** TASK BRIEF **
Once the line with "Noahas Fluffy 8x10" has been located in the records below, set down that line and all subsequent lines exactly, omitting the pictures.
PROVIDED MATERIAL Start Marker
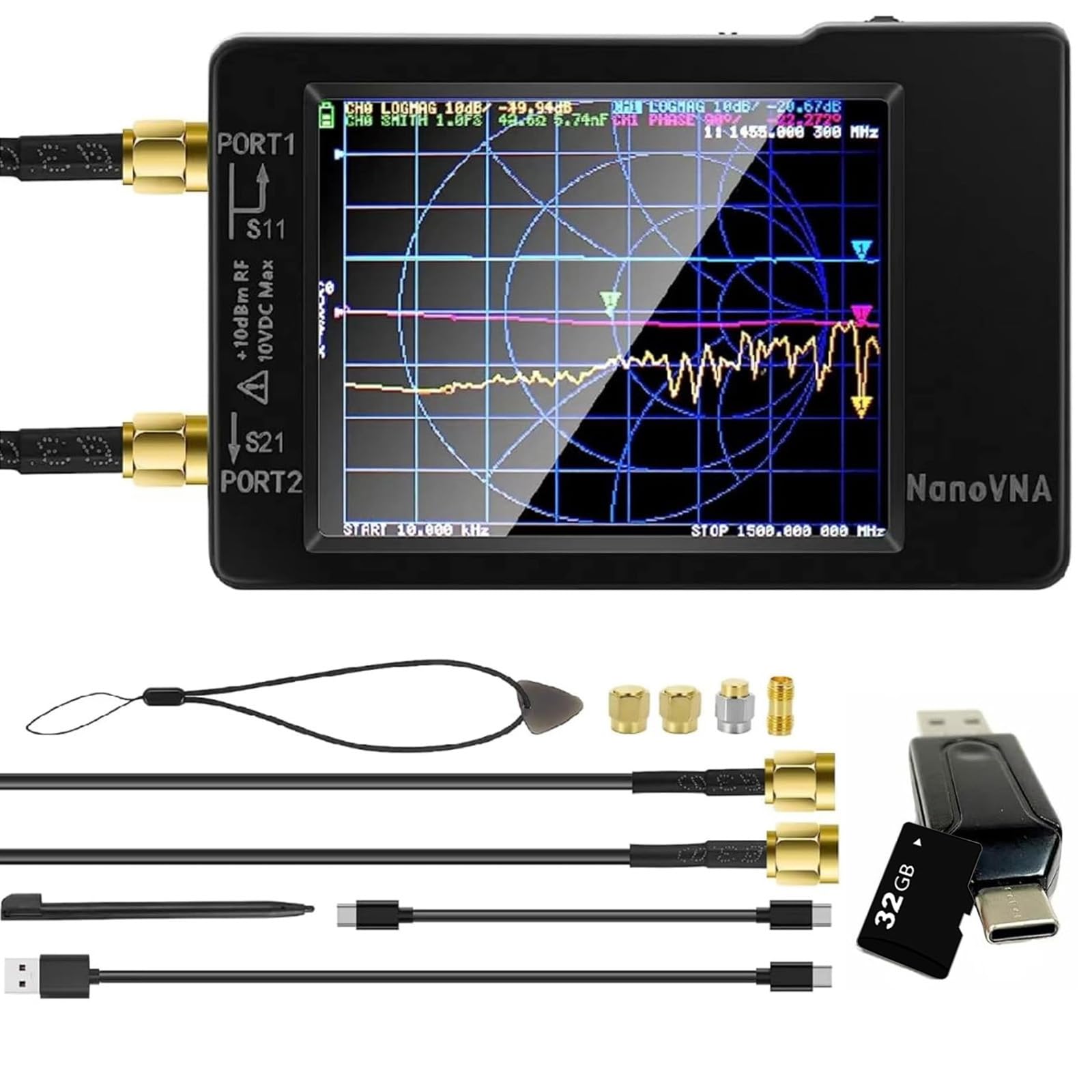 Photo 1 of [Upgraded] AURSINC NanoVNA-H Vector Network Analyzer Latest HW Version 3.7, 9KHz -1.5GHz Antenna Analyzer with 32GB SD Card Support Data Storage, Measuring S Parameters, SWR, Phase, Delay, Smith Chart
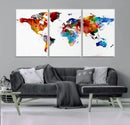 Colorful World Map Canvas Wall Art Print, Contemporary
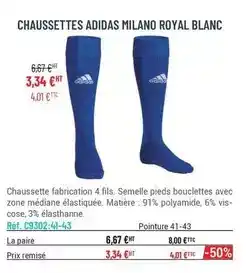 Casal Sport Adidas - chaussettes milano royal blanc offre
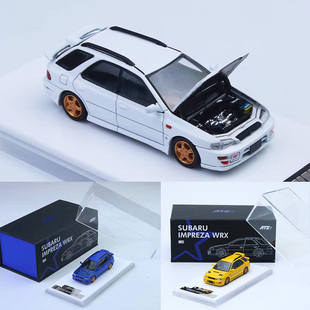 ATS 1:64 斯巴鲁 IMPREZA WRX引擎盖可打开 仿真合金汽车模型收藏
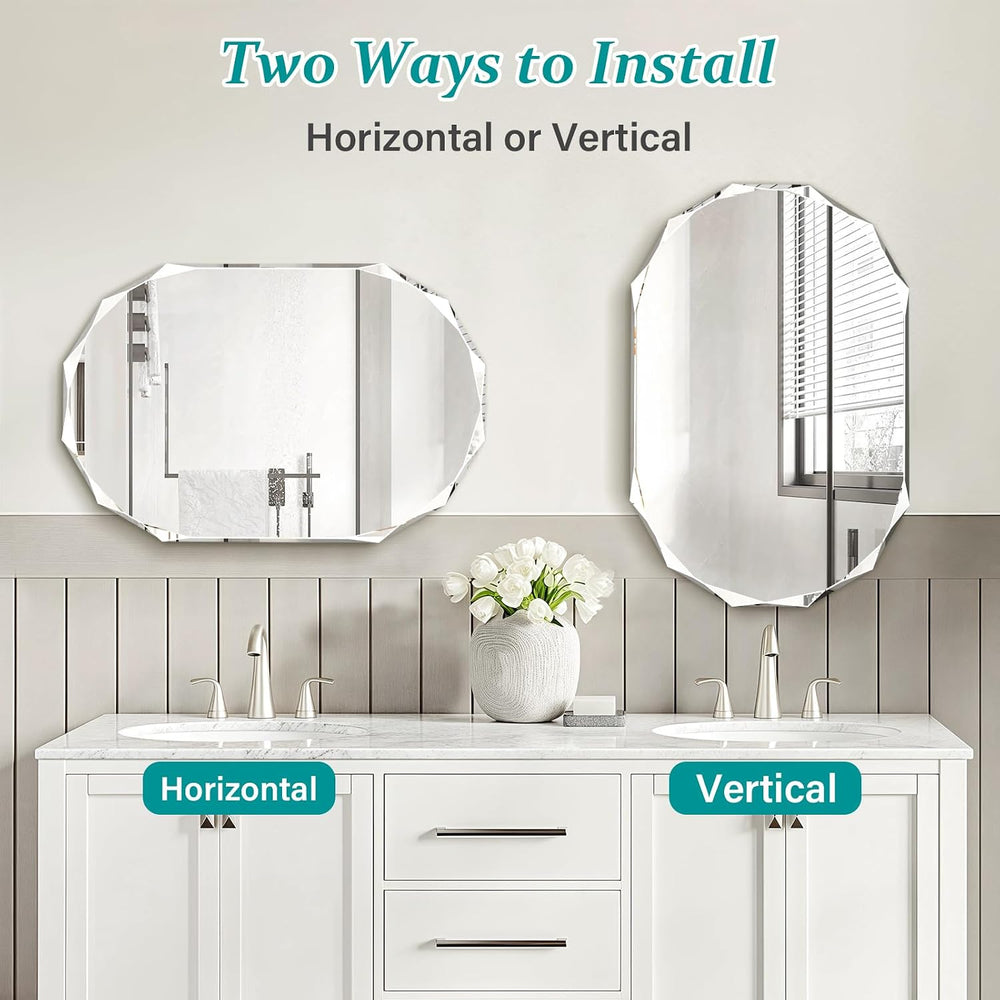 Pregaspor Single Beveled Edge Bathroom Vanity Mirror, 23.6" x 35.4"...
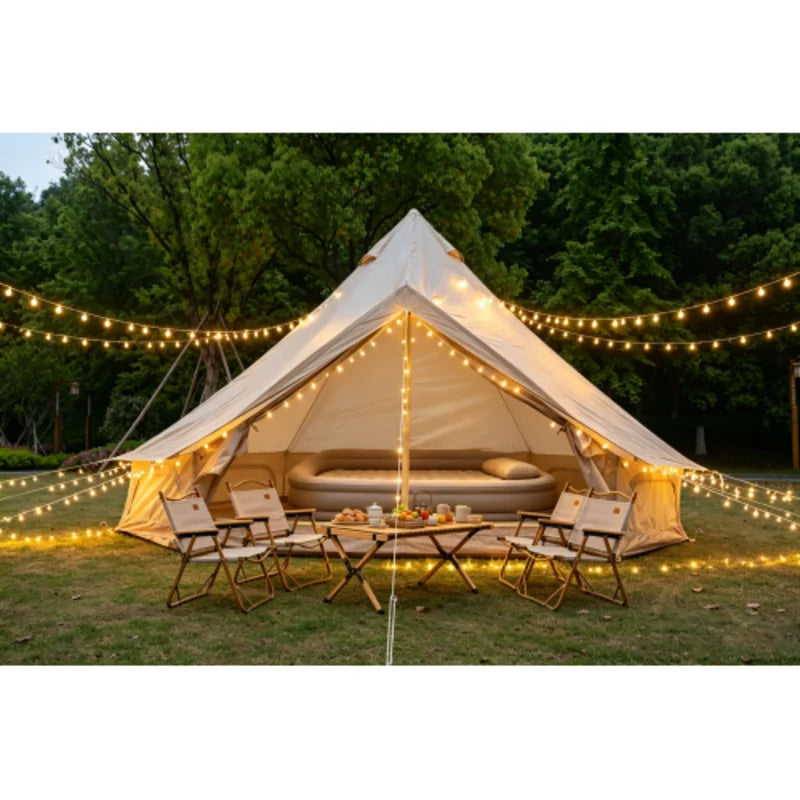 Beige 13.1FT Oxford Bell Tent with Stove Jack, Waterproof 4 Season Large Yurt Hot Tent, Spacious Glamping Camping Shelter for 4-8 Persons Outdoor Family Party Travel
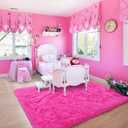 Noahas Fluffy 8x10 Area Rugs for Living Room,Shaggy Hot Pink Rugs for Bedroom Girls,Thick Shag Throw Carpet,Soft Non-Slip Dorm Nursery Kids Rug Home Decor Aesthetic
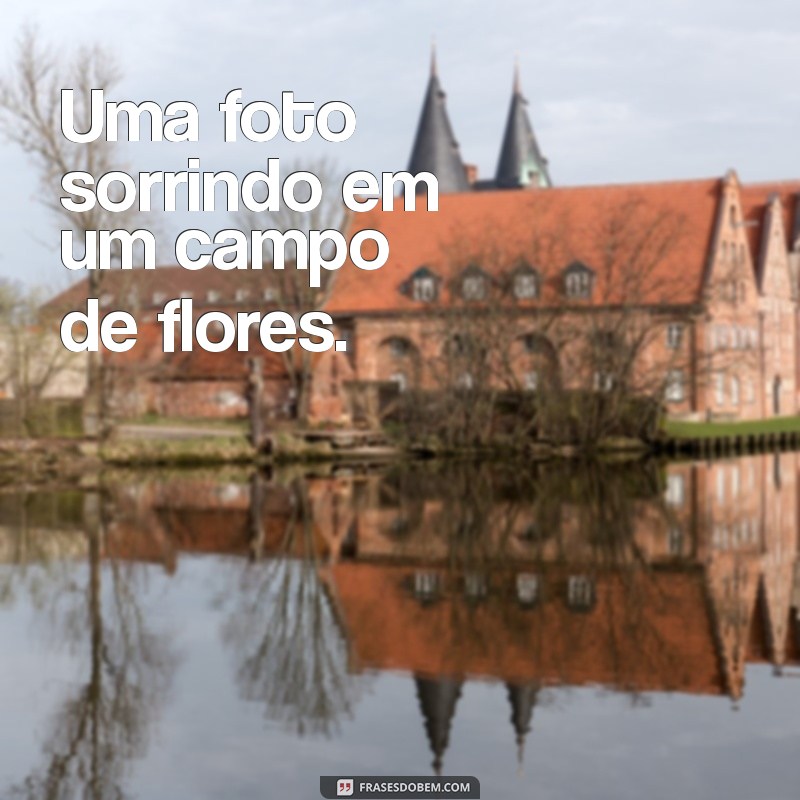 fotos para bio do instagram Uma foto sorrindo em um campo de flores.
PROVIDED MATERIAL End Marker
** EXERCISE RESULT **
 Noahas Fluffy 8x10 Area Rugs for Living Room,Shaggy Hot Pink Rugs for Bedroom Girls,Thick Shag Throw Carpet,Soft Non-Slip Dorm Nursery Kids Rug Home Decor Aesthetic
 fotos para bio do instagram Uma foto sorrindo em um campo de flores.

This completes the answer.